**What needs to be done:** Count the lines in the entries below that contain the string "list", treating uppercase and lowercase as distinct. Give only the number.

Data lines
◆ ◆ ◆
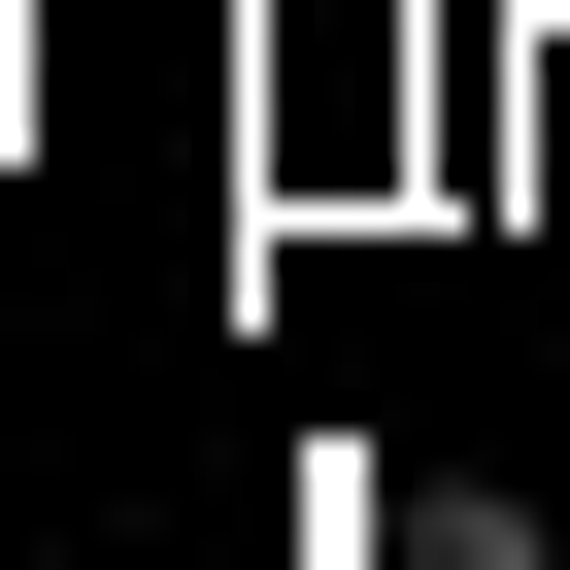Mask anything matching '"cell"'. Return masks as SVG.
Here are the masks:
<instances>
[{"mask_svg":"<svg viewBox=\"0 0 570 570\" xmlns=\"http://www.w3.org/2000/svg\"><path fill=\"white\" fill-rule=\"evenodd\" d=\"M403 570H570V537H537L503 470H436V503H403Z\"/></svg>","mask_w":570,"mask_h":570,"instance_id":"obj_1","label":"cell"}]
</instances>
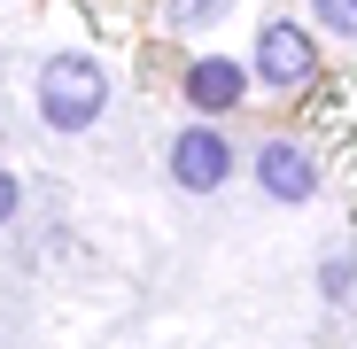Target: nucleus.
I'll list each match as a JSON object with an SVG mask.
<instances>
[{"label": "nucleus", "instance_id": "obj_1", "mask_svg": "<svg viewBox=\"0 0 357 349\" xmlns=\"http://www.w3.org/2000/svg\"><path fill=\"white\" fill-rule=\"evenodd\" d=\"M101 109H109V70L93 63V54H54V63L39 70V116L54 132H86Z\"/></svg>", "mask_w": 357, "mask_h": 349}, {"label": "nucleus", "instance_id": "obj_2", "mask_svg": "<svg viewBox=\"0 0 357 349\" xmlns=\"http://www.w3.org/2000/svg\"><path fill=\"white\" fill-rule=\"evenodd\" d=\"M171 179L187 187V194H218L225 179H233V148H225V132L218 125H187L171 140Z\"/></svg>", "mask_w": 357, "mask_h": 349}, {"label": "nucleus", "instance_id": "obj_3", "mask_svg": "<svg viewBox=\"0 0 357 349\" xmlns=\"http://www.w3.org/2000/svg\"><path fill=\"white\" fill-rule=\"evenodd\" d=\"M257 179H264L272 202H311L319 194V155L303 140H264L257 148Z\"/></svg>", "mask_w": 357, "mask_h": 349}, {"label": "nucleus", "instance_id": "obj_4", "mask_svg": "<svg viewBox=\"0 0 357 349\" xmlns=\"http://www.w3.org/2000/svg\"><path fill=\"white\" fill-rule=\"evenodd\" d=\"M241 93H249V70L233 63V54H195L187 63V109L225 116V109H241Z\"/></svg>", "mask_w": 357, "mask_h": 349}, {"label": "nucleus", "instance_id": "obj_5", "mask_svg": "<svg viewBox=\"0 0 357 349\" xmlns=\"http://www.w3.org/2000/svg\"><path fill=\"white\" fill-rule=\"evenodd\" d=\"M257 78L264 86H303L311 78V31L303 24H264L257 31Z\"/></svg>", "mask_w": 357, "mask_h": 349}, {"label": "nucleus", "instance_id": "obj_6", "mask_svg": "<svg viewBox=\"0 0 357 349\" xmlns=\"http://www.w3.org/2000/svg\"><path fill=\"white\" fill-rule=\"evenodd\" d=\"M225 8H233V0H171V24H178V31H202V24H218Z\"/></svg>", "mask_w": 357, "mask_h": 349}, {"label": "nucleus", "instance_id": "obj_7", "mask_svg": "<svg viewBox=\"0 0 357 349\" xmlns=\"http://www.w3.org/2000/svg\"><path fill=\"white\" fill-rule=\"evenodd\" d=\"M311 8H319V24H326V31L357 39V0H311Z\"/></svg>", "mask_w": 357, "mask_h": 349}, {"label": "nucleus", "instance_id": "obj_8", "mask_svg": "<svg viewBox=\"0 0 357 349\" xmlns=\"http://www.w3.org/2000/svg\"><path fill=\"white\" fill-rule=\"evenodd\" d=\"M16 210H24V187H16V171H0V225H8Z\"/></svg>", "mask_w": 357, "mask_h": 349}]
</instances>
◆ ◆ ◆
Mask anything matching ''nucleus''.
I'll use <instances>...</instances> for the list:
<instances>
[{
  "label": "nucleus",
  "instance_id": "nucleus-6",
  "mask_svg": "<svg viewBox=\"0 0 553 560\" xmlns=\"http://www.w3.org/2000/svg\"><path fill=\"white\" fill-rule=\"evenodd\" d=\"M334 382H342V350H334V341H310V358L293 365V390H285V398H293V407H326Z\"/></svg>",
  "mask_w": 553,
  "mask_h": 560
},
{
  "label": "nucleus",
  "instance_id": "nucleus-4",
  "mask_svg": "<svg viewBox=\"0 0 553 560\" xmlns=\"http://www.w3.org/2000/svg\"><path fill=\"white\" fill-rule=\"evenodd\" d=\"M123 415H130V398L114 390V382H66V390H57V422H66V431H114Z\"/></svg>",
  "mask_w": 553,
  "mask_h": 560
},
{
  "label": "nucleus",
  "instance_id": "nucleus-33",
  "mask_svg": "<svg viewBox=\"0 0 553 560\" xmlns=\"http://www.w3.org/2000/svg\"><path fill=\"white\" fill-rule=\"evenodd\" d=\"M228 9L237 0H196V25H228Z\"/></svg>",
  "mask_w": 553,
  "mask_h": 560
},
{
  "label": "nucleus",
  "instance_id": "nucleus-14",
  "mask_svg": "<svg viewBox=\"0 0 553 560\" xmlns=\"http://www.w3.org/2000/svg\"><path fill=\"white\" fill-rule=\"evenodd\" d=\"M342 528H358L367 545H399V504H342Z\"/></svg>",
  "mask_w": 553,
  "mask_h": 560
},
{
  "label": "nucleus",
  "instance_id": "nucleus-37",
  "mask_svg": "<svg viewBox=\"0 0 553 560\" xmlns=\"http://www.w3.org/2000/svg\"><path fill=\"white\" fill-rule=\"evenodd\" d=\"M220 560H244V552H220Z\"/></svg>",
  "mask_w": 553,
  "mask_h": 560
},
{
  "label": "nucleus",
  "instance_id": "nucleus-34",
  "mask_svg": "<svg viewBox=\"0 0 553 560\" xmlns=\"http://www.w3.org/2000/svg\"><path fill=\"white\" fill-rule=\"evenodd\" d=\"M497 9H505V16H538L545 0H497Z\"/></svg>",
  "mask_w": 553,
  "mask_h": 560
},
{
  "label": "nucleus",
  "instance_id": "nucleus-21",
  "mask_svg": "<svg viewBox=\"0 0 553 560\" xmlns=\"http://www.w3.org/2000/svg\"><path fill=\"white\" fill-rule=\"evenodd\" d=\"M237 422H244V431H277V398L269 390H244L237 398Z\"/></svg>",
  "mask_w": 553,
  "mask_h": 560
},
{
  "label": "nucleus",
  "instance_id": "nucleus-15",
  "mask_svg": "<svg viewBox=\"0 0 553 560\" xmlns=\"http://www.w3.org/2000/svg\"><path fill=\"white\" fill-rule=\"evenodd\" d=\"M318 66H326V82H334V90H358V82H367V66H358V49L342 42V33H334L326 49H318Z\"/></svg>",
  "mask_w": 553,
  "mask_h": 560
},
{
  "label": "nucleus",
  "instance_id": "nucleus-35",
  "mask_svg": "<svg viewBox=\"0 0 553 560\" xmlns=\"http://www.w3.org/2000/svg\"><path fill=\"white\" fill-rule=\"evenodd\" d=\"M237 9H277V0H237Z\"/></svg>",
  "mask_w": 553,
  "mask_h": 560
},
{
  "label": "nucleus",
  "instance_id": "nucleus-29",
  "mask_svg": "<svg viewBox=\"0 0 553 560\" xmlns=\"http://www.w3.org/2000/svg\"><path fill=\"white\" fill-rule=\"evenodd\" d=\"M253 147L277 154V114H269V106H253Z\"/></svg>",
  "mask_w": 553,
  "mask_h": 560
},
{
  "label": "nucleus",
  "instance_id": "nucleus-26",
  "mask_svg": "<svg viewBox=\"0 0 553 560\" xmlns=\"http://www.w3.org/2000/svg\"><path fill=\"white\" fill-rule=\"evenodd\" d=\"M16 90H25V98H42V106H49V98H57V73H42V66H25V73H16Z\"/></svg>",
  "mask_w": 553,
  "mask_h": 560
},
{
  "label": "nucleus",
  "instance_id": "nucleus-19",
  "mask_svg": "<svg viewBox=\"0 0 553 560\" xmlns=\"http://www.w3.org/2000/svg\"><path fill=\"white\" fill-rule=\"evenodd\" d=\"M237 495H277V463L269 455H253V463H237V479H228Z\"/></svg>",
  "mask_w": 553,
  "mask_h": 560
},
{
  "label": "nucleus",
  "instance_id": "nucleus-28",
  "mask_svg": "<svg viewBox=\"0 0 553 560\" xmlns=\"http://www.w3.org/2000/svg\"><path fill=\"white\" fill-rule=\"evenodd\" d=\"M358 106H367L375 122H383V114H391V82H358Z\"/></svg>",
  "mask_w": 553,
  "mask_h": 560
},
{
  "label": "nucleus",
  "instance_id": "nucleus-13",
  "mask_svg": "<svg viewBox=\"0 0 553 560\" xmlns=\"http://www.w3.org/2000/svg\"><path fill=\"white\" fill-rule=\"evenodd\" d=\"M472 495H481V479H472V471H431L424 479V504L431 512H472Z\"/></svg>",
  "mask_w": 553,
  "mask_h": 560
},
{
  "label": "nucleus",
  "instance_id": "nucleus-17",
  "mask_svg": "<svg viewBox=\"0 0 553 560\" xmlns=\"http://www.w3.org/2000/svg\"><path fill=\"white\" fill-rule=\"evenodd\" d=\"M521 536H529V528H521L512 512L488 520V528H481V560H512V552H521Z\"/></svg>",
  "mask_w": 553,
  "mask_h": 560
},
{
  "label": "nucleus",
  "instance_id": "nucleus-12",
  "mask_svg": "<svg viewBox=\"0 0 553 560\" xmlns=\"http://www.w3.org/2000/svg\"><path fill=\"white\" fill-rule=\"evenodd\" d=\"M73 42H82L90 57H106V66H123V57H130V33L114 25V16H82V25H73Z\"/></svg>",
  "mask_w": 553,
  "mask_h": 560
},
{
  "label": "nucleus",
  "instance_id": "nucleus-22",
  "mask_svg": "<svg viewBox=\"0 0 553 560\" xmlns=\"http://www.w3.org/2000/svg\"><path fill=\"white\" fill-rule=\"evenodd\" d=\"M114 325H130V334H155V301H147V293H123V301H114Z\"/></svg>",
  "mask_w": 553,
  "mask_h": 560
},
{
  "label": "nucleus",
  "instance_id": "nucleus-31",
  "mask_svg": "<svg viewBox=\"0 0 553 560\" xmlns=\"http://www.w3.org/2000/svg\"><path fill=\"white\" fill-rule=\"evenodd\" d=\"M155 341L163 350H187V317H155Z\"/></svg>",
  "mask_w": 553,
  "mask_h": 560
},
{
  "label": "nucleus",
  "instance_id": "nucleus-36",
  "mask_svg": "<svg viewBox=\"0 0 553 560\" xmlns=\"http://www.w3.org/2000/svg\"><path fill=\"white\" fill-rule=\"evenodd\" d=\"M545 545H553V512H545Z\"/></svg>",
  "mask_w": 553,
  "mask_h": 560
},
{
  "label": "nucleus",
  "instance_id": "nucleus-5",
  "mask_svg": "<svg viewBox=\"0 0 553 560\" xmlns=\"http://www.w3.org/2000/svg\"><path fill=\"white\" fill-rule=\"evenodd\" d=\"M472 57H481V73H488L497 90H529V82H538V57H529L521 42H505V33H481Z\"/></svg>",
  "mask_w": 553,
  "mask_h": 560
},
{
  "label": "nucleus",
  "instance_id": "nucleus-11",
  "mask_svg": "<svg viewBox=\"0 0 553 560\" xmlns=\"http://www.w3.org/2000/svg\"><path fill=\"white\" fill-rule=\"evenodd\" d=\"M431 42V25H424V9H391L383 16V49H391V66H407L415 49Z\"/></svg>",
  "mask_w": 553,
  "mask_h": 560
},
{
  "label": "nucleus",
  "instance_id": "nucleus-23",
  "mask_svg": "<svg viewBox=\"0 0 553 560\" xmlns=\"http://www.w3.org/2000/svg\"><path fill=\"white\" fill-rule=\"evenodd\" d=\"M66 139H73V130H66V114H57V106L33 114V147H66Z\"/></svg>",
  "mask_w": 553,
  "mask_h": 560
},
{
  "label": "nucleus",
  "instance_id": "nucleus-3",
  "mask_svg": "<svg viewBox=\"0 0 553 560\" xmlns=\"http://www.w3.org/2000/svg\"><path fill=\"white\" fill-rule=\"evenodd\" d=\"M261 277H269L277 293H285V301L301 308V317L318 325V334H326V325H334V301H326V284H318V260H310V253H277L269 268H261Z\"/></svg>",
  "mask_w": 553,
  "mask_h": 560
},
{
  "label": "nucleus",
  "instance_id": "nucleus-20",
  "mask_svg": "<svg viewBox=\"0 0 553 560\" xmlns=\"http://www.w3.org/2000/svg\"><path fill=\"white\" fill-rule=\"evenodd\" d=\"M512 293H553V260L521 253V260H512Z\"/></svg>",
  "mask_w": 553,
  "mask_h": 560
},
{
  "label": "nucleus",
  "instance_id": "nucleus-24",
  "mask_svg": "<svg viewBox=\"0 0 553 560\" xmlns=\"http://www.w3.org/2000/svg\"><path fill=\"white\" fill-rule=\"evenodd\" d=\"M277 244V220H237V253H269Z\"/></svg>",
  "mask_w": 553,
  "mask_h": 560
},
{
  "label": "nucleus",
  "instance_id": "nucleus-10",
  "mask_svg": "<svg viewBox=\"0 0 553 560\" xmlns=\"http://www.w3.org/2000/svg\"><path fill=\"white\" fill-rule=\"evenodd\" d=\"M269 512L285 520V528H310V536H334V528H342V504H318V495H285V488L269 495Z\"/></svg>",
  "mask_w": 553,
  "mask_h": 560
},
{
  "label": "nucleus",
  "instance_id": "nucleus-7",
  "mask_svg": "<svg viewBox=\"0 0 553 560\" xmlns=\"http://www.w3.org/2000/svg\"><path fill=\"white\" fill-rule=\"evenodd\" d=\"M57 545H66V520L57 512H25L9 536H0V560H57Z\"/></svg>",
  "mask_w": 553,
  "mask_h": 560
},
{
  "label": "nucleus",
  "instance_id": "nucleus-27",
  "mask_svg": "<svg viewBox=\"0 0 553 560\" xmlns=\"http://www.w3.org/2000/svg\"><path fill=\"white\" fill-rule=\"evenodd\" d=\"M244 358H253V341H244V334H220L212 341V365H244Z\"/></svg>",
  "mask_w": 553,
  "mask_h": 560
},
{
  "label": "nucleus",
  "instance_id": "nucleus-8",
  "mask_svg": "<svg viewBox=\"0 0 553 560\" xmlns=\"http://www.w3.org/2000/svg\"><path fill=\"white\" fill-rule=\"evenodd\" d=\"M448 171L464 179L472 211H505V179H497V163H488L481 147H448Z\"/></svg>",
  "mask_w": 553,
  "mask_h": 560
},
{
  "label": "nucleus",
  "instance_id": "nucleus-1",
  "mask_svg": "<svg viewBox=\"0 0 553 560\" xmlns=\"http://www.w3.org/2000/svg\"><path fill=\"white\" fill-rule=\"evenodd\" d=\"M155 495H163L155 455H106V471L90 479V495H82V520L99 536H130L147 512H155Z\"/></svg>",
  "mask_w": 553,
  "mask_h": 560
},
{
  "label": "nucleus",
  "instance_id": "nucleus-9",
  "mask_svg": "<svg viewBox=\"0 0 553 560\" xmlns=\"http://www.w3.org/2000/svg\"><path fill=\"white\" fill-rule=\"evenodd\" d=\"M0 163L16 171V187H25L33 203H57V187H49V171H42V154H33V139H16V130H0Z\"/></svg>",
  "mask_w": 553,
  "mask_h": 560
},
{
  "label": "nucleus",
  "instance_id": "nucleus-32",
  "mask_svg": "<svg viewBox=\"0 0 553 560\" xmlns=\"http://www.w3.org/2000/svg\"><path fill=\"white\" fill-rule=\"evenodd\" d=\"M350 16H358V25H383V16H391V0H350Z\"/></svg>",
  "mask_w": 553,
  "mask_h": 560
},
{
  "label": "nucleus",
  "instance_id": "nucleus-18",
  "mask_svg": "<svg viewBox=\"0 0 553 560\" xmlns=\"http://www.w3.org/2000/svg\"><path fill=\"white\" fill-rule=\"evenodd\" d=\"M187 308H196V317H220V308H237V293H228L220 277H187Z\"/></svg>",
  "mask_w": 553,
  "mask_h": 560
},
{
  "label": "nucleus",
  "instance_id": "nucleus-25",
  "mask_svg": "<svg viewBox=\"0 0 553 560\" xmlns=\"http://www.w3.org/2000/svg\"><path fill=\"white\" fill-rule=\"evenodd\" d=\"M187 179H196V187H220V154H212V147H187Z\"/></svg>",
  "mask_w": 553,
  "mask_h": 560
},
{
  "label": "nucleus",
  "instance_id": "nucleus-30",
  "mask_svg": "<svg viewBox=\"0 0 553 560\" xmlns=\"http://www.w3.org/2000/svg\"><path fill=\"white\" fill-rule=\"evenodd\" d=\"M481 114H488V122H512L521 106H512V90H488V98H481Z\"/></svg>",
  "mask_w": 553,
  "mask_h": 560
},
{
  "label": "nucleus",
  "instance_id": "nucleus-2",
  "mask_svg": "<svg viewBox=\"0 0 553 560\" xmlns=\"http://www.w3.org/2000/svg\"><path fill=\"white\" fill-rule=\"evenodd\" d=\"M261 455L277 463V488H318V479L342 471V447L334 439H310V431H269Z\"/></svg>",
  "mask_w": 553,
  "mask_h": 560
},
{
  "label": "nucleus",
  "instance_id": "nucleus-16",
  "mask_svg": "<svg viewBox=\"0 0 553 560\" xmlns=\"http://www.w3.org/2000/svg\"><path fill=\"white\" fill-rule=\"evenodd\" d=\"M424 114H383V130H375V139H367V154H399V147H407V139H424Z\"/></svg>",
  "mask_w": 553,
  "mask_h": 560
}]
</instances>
◆ ◆ ◆
**Exercise result:** 2